PATTERN Cited by 1 source

YAML-declared experiment config¶

Problem¶

A back-testing / simulation / benchmark harness has many parameters: time range to evaluate, candidate parameter space, search strategy (Bayesian / grid / listed), optimization metric, evaluation budget, run name. Hardcoding any of these into the code means experiments can't be reproduced without re-reading the code; ad-hoc CLI flags balloon as the framework grows.

Solution¶

Declare the experiment configuration in a YAML file that the framework reads at run time. The file captures:

Time range (date_interval) — the historical window being replayed.
Run identifier (experiment_name) — a name that keys the results in the experiment store (e.g. MLflow).
Search strategy (search_type) — Bayesian, grid, listed.
Search space — per-parameter typed range (Real, Integer, Categorical).
Optimization metric (minimize_metric) — which scalar the optimizer should drive down.
Evaluation budget (max_evals) — how many candidates to run.

The YAML file is checked into version control alongside code, making the experiment reproducible from (code commit, config commit, historical data range).

Canonical instance — Yelp Back-Testing Engine¶

Yelp's Back-Testing Engine (2026-02-02) uses this shape.

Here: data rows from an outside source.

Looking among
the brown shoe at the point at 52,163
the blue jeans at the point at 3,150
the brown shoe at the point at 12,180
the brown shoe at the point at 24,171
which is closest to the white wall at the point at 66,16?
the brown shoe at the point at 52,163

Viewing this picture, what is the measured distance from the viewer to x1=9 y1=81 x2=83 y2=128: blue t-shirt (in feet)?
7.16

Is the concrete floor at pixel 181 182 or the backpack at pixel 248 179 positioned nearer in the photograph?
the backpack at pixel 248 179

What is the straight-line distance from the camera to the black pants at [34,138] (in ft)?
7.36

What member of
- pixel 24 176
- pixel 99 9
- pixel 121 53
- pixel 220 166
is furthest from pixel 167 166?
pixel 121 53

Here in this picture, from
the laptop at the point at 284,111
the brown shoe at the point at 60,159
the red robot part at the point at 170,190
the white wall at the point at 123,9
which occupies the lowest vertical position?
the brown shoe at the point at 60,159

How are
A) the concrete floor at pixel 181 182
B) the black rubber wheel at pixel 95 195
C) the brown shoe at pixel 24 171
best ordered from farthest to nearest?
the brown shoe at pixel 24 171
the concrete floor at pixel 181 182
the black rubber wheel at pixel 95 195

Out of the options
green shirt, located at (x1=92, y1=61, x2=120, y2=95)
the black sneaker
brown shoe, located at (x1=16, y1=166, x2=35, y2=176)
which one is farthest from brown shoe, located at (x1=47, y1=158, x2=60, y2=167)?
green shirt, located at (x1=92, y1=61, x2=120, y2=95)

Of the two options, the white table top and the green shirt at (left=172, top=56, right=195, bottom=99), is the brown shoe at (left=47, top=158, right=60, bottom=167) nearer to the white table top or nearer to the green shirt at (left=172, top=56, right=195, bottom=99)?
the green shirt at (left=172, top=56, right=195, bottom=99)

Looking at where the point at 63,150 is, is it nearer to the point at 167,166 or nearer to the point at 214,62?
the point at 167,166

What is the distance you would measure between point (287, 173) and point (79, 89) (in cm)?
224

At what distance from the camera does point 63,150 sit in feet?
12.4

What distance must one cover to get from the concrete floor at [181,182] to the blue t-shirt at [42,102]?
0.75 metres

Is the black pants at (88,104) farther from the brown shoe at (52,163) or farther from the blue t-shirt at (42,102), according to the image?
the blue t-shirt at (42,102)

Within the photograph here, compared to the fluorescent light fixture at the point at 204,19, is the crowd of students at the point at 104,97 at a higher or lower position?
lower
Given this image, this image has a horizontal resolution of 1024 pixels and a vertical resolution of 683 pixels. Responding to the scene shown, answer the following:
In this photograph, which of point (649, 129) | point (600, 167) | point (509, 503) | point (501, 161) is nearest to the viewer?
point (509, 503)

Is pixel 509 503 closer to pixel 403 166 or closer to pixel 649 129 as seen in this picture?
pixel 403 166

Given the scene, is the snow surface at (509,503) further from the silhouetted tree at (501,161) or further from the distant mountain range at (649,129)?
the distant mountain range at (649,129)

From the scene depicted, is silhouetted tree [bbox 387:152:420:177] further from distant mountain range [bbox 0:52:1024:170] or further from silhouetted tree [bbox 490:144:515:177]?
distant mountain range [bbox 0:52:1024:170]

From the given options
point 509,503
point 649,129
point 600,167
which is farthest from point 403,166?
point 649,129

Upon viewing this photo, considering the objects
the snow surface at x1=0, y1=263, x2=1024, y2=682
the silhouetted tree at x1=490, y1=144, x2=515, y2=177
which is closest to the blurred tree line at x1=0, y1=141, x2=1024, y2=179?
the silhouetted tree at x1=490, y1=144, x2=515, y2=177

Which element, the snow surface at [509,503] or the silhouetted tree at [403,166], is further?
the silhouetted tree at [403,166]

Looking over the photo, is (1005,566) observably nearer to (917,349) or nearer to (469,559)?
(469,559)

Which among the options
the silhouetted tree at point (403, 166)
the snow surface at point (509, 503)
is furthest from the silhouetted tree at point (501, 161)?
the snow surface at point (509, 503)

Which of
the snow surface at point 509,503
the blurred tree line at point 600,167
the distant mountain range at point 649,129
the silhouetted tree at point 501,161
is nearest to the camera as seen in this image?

Example from the post:

date_interval:
  - '2025-12-01'
  - '2025-12-31'

experiment_name: 'algorithm_x_vs_status_quo'

searches:
  - search_type: 'scikit-opt'
    minimize_metric: 'average-cpl'
    max_evals: 25
    search_space:
      allocation_algo: skopt.space.Categorical(['status-quo', 'algorithm_x'])
      alpha: skopt.space.Real(-10, 10)

Note the direct embedding of systems/scikit-optimize search- space primitives (skopt.space.Categorical, skopt.space.Real) in the YAML — a lightweight form of configuration-as-code where the YAML strings are evaluated against the skopt namespace.

Why YAML specifically¶

Human-readable without needing an editor plugin.
Version-controllable — diffs tell you what changed between experiments.
Non-Python-centric — can be edited by applied scientists / analysts without knowing the framework's code internals.
Enforces a surface — the framework can require specific fields (date_interval, experiment_name, searches) and validate them, unlike ad-hoc kwargs.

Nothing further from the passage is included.